*** Opening of Data supplied ***

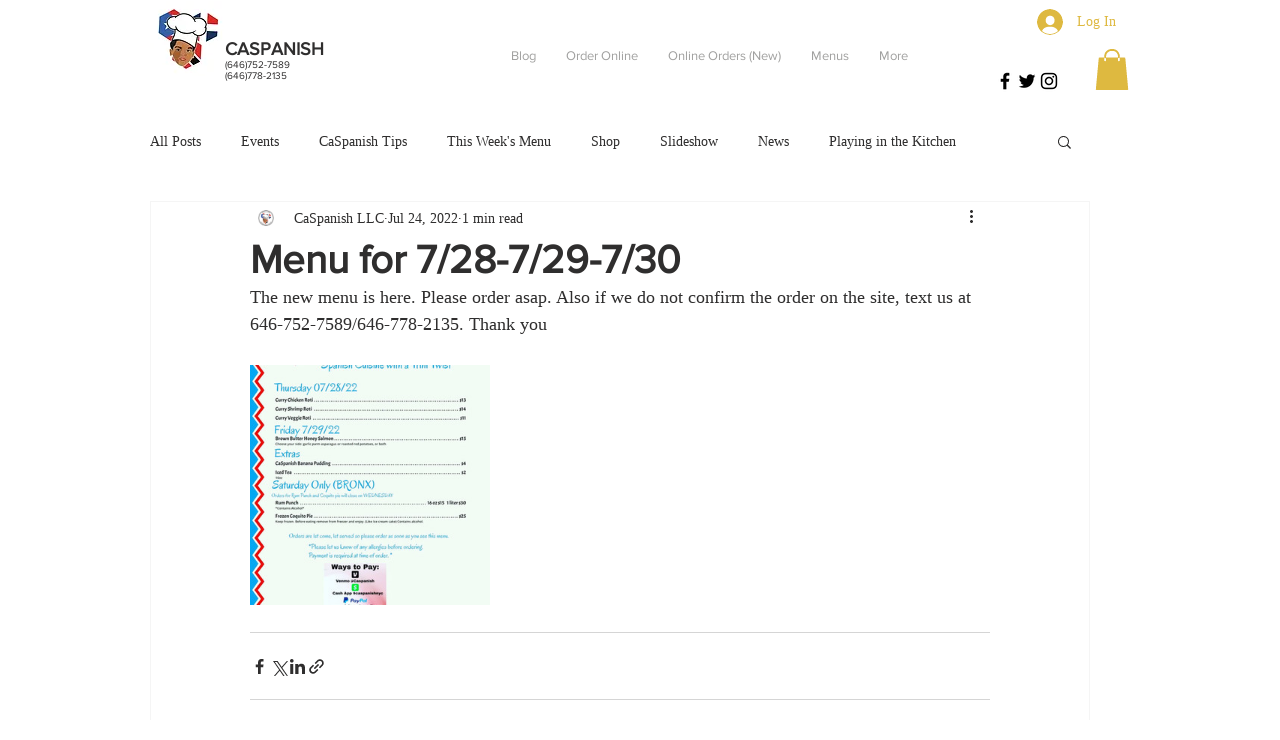

--- FILE ---
content_type: text/html; charset=utf-8
request_url: https://www.google.com/recaptcha/api2/aframe
body_size: 268
content:
<!DOCTYPE HTML><html><head><meta http-equiv="content-type" content="text/html; charset=UTF-8"></head><body><script nonce="q02OPbryVoSmJwY7fLD8WQ">/** Anti-fraud and anti-abuse applications only. See google.com/recaptcha */ try{var clients={'sodar':'https://pagead2.googlesyndication.com/pagead/sodar?'};window.addEventListener("message",function(a){try{if(a.source===window.parent){var b=JSON.parse(a.data);var c=clients[b['id']];if(c){var d=document.createElement('img');d.src=c+b['params']+'&rc='+(localStorage.getItem("rc::a")?sessionStorage.getItem("rc::b"):"");window.document.body.appendChild(d);sessionStorage.setItem("rc::e",parseInt(sessionStorage.getItem("rc::e")||0)+1);localStorage.setItem("rc::h",'1769596460304');}}}catch(b){}});window.parent.postMessage("_grecaptcha_ready", "*");}catch(b){}</script></body></html>

--- FILE ---
content_type: text/css; charset=utf-8
request_url: https://www.caspanish.com/_serverless/pro-gallery-css-v4-server/layoutCss?ver=2&id=fij7f-not-scoped&items=3275_1080_1350&container=387_740_320_720&options=gallerySizeType:px%7CenableInfiniteScroll:true%7CtitlePlacement:SHOW_ON_HOVER%7CgridStyle:1%7CimageMargin:10%7CgalleryLayout:2%7CisVertical:false%7CnumberOfImagesPerRow:3%7CgallerySizePx:300%7CcubeRatio:1%7CcubeType:fill%7CgalleryThumbnailsAlignment:bottom%7CthumbnailSpacings:0
body_size: -271
content:
#pro-gallery-fij7f-not-scoped [data-hook="item-container"][data-idx="0"].gallery-item-container{opacity: 1 !important;display: block !important;transition: opacity .2s ease !important;top: 0px !important;left: 0px !important;right: auto !important;height: 240px !important;width: 240px !important;} #pro-gallery-fij7f-not-scoped [data-hook="item-container"][data-idx="0"] .gallery-item-common-info-outer{height: 100% !important;} #pro-gallery-fij7f-not-scoped [data-hook="item-container"][data-idx="0"] .gallery-item-common-info{height: 100% !important;width: 100% !important;} #pro-gallery-fij7f-not-scoped [data-hook="item-container"][data-idx="0"] .gallery-item-wrapper{width: 240px !important;height: 240px !important;margin: 0 !important;} #pro-gallery-fij7f-not-scoped [data-hook="item-container"][data-idx="0"] .gallery-item-content{width: 240px !important;height: 240px !important;margin: 0px 0px !important;opacity: 1 !important;} #pro-gallery-fij7f-not-scoped [data-hook="item-container"][data-idx="0"] .gallery-item-hover{width: 240px !important;height: 240px !important;opacity: 1 !important;} #pro-gallery-fij7f-not-scoped [data-hook="item-container"][data-idx="0"] .item-hover-flex-container{width: 240px !important;height: 240px !important;margin: 0px 0px !important;opacity: 1 !important;} #pro-gallery-fij7f-not-scoped [data-hook="item-container"][data-idx="0"] .gallery-item-wrapper img{width: 100% !important;height: 100% !important;opacity: 1 !important;} #pro-gallery-fij7f-not-scoped .pro-gallery-prerender{height:240px !important;}#pro-gallery-fij7f-not-scoped {height:240px !important; width:740px !important;}#pro-gallery-fij7f-not-scoped .pro-gallery-margin-container {height:240px !important;}#pro-gallery-fij7f-not-scoped .pro-gallery {height:240px !important; width:740px !important;}#pro-gallery-fij7f-not-scoped .pro-gallery-parent-container {height:240px !important; width:750px !important;}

*** Close of Data supplied ***

Task goal: Take the records above and return, word for word, only the lines that fall from the line with "body_size: 268" to the line with "content_type: text/css; charset=utf-8", both of them included.

Reply:
body_size: 268
content:
<!DOCTYPE HTML><html><head><meta http-equiv="content-type" content="text/html; charset=UTF-8"></head><body><script nonce="q02OPbryVoSmJwY7fLD8WQ">/** Anti-fraud and anti-abuse applications only. See google.com/recaptcha */ try{var clients={'sodar':'https://pagead2.googlesyndication.com/pagead/sodar?'};window.addEventListener("message",function(a){try{if(a.source===window.parent){var b=JSON.parse(a.data);var c=clients[b['id']];if(c){var d=document.createElement('img');d.src=c+b['params']+'&rc='+(localStorage.getItem("rc::a")?sessionStorage.getItem("rc::b"):"");window.document.body.appendChild(d);sessionStorage.setItem("rc::e",parseInt(sessionStorage.getItem("rc::e")||0)+1);localStorage.setItem("rc::h",'1769596460304');}}}catch(b){}});window.parent.postMessage("_grecaptcha_ready", "*");}catch(b){}</script></body></html>

--- FILE ---
content_type: text/css; charset=utf-8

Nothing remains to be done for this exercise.